__Task item 1__: In the article on contact tracing, swap "everyday people" for "ordinary citizens" and reproduce the passage from "One thing that" up to and including "just fall flat.".
__Task item 2__: According to the article on contact tracing, how many contact tracers does the Johns Hopkins University report say the nation needs?
__Task item 3__: List every technology company named in the article on contact tracing.

__Selected extract__:
== == ==

As U.S. officials begin to think about getting people back to work and school in the wake of the COVID-19 pandemic, most agree that many tools will be necessary to rein it in before life can get back to normal. One method is contact tracing, and it's been used for decades to track the spread of disease. However, traditionally it has been labor-intensive, and one recent report from Johns Hopkins University says that to do it right, the nation needs an army of 100,000 contact tracers and $3.6 billion dollars.
Enter the tech sector. Many Silicon Valley giants are offering their support in the coronavirus crisis, from Facebook collaborating with Carnegie Mellon to map people self-reporting symptoms to Google and Apple developing a shared infrastructure for contact tracing apps. But many of these companies have spotty records when it comes to privacy, and some skeptics have raised concerns that these projects could lead to increased government surveillance.
One thing that Jennifer Daskal, law professor and faculty director of the of the Tech, Law, Security Program at American University Washington College of Law, believes is a big difference between the COVID-19 pandemic and past crises like the September 11, 2001 attacks, is that public health emergencies require the participation of everyday people to be effective. As she told WNYC's Jami Floyd, without the public's trust that their data and privacy will be protected, big tech's efforts could just fall flat.
"The whole point is to inform people, to be public and transparent and clear about who in fact has been exposed, potentially, to the disease," said Daskal. "So the starting point is very different, and as a result I think there's room for some optimism."

== == ==

__Dataset__:
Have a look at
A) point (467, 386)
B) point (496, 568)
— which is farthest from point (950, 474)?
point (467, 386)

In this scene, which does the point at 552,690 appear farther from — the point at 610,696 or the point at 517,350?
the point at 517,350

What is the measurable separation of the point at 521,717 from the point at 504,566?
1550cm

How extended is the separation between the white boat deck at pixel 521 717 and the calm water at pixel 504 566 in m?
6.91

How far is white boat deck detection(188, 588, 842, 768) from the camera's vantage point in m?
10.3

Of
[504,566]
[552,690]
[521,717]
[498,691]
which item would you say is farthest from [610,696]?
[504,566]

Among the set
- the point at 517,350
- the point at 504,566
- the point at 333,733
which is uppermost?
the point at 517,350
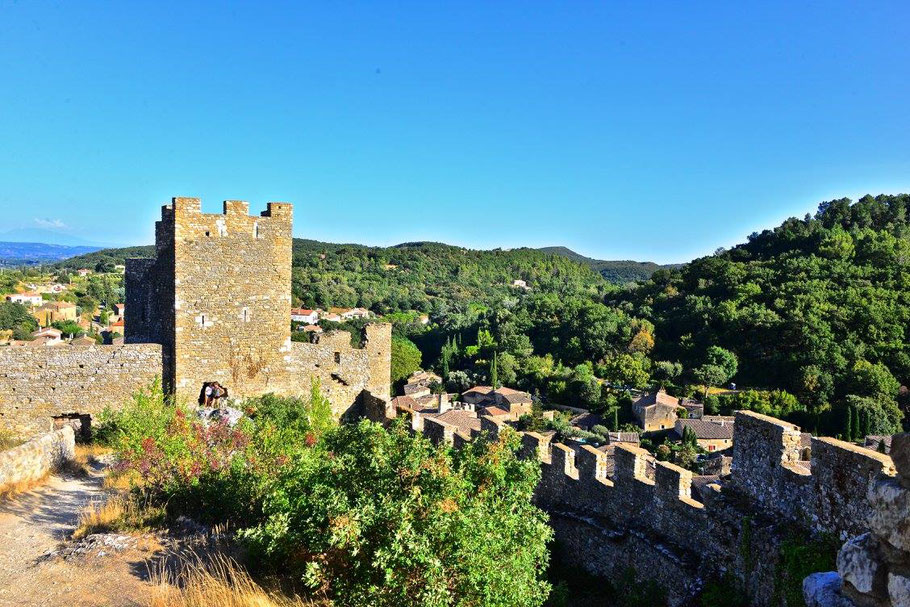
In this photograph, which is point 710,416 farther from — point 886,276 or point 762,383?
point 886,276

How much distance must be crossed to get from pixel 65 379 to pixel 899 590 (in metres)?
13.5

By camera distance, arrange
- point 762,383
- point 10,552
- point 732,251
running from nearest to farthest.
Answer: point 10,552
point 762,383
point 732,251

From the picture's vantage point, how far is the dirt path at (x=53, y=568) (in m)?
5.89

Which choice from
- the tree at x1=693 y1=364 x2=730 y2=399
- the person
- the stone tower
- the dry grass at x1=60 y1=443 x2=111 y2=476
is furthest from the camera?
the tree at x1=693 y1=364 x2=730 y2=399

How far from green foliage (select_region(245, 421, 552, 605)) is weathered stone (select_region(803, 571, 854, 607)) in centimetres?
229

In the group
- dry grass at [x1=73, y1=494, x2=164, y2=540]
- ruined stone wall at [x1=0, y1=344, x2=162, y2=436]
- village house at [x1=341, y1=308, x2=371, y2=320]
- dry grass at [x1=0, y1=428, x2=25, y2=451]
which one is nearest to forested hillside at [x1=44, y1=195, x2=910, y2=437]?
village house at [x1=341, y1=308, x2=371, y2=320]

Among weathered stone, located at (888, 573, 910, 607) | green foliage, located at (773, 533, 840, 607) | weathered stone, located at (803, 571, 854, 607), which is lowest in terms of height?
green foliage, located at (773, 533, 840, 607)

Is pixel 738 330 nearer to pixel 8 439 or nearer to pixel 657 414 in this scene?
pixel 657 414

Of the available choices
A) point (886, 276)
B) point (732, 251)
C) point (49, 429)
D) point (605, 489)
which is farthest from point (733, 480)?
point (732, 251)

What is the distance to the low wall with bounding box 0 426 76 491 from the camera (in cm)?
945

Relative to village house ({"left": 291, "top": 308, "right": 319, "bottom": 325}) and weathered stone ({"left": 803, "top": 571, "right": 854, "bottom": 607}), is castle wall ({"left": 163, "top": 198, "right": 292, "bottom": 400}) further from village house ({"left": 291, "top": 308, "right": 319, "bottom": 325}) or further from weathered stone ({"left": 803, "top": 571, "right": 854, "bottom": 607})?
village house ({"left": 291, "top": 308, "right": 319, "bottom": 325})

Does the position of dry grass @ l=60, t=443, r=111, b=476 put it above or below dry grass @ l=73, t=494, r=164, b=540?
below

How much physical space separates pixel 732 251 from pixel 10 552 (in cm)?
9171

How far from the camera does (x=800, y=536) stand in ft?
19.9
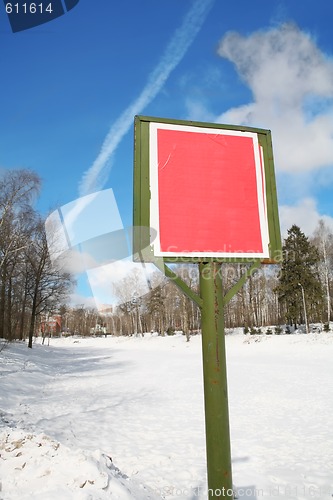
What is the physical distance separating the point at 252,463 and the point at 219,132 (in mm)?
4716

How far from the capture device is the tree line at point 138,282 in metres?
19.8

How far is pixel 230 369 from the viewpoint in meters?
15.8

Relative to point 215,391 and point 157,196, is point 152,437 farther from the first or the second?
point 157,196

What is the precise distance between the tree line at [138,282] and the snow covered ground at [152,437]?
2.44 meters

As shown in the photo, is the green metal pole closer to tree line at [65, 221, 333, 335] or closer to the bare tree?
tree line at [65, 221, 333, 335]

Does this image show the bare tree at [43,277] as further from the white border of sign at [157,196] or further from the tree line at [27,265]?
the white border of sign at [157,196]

== == ==

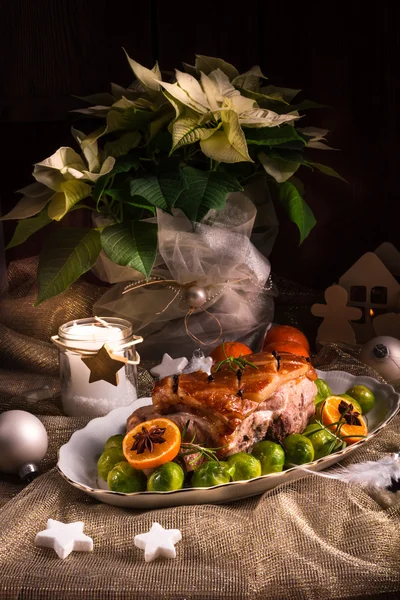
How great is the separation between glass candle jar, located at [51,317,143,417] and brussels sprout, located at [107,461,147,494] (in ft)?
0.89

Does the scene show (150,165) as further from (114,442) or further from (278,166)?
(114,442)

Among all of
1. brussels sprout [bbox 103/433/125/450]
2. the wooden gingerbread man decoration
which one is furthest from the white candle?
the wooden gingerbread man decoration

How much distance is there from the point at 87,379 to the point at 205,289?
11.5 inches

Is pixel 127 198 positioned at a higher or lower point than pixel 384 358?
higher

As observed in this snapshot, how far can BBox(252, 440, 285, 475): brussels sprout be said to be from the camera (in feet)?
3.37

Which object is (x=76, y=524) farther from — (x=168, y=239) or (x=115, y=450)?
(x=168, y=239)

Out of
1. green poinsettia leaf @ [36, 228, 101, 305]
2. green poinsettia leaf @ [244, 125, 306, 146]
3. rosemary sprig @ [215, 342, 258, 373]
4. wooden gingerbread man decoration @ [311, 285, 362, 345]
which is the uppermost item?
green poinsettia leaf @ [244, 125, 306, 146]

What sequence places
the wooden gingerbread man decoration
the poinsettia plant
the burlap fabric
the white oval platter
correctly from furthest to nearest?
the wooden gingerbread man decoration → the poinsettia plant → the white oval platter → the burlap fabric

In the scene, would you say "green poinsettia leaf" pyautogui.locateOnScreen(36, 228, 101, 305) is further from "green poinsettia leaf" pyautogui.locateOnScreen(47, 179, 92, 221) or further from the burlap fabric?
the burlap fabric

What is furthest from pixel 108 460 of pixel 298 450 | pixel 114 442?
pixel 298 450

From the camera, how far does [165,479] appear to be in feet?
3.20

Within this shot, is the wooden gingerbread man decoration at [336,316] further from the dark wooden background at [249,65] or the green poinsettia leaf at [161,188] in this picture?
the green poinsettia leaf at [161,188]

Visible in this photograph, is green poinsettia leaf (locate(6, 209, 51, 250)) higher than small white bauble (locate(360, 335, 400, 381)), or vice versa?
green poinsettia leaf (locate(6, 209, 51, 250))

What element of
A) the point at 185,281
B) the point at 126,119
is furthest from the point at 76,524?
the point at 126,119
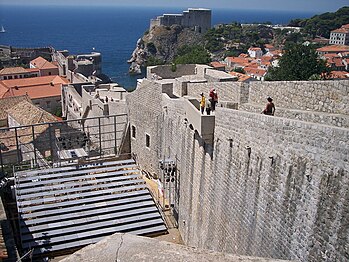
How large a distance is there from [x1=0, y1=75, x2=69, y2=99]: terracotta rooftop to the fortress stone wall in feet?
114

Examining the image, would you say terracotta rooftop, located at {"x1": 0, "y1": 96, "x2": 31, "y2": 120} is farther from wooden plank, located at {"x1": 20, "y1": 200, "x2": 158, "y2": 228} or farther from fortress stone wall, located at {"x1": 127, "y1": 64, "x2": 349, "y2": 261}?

== == ==

__Answer space 1__:
One thing that Jennifer Daskal, law professor and faculty director of the of the Tech, Law, Security Program at American University Washington College of Law, believes is a big difference between the COVID-19 pandemic and past crises like the September 11, 2001 attacks, is that public health emergencies require the participation of ordinary citizens to be effective. As she told WNYC's Jami Floyd, without the public's trust that their data and privacy will be protected, big tech's efforts could just fall flat.

__Answer space 2__: 100,000

__Answer space 3__: Facebook, Google, Apple